• Stored items:
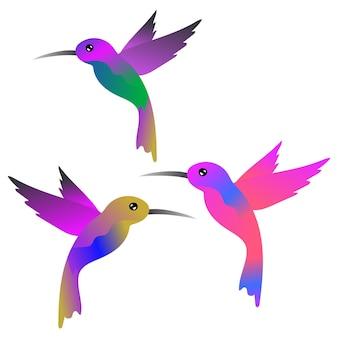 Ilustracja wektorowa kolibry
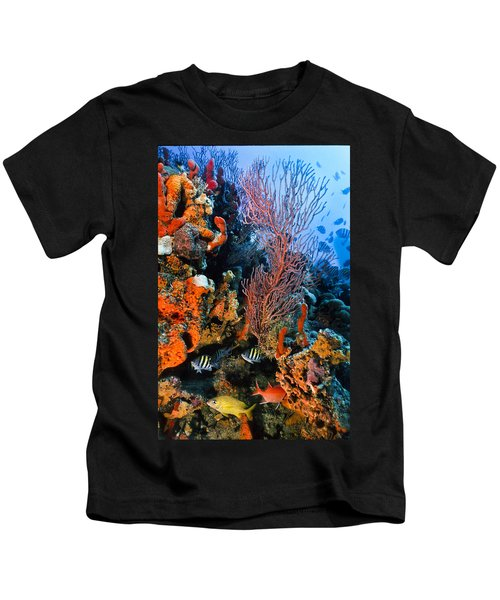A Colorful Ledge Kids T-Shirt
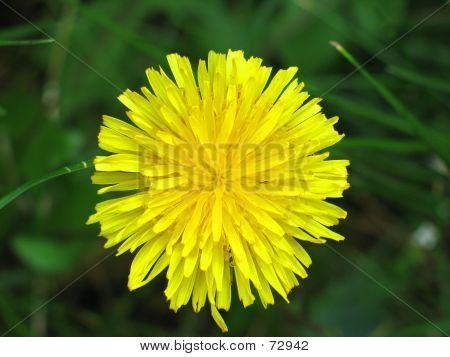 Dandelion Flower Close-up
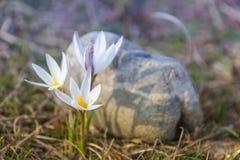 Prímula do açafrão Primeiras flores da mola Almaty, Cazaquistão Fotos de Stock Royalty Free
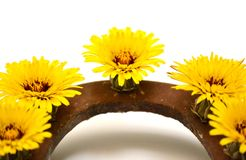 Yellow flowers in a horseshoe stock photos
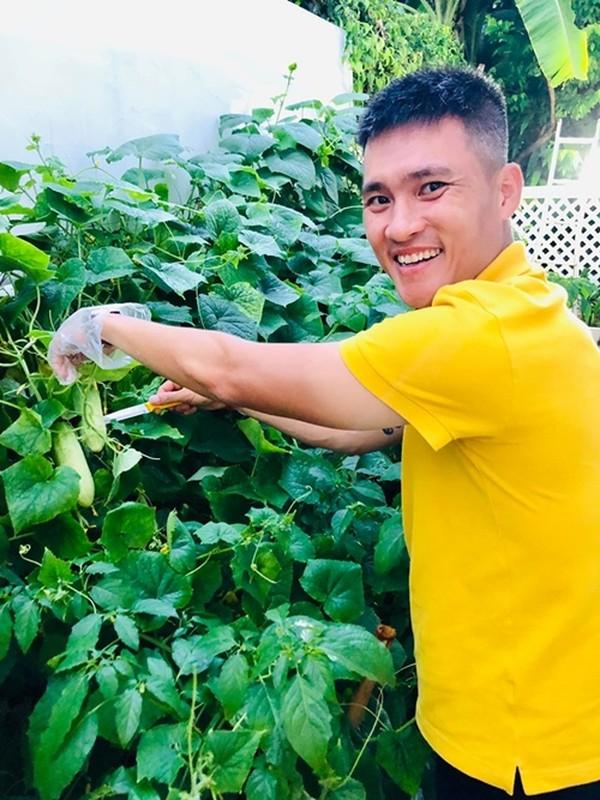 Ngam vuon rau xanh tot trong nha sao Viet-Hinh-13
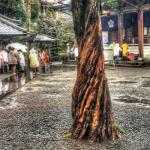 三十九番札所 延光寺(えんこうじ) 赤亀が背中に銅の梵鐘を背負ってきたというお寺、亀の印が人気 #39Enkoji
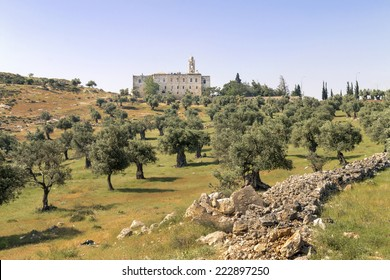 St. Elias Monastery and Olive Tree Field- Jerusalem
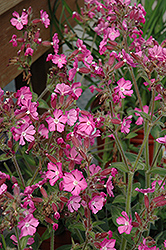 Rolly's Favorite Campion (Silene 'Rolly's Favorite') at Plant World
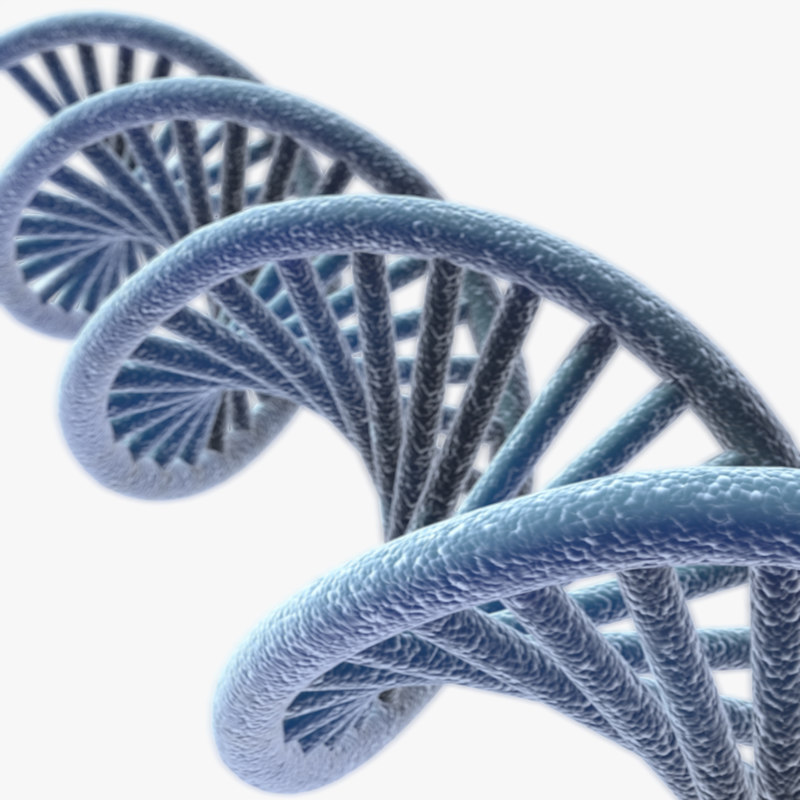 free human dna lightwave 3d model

• Task directions: Return verbatim every line from the line containing "Dandelion Flower Close-up" to the last line of the entries above, inclusive, and leave out the pictures.

• Exercise output:
 Dandelion Flower Close-up
 Prímula do açafrão Primeiras flores da mola Almaty, Cazaquistão Fotos de Stock Royalty Free
 Yellow flowers in a horseshoe stock photos
 Ngam vuon rau xanh tot trong nha sao Viet-Hinh-13
 三十九番札所 延光寺(えんこうじ) 赤亀が背中に銅の梵鐘を背負ってきたというお寺、亀の印が人気 #39Enkoji
 St. Elias Monastery and Olive Tree Field- Jerusalem
 Rolly's Favorite Campion (Silene 'Rolly's Favorite') at Plant World
 free human dna lightwave 3d model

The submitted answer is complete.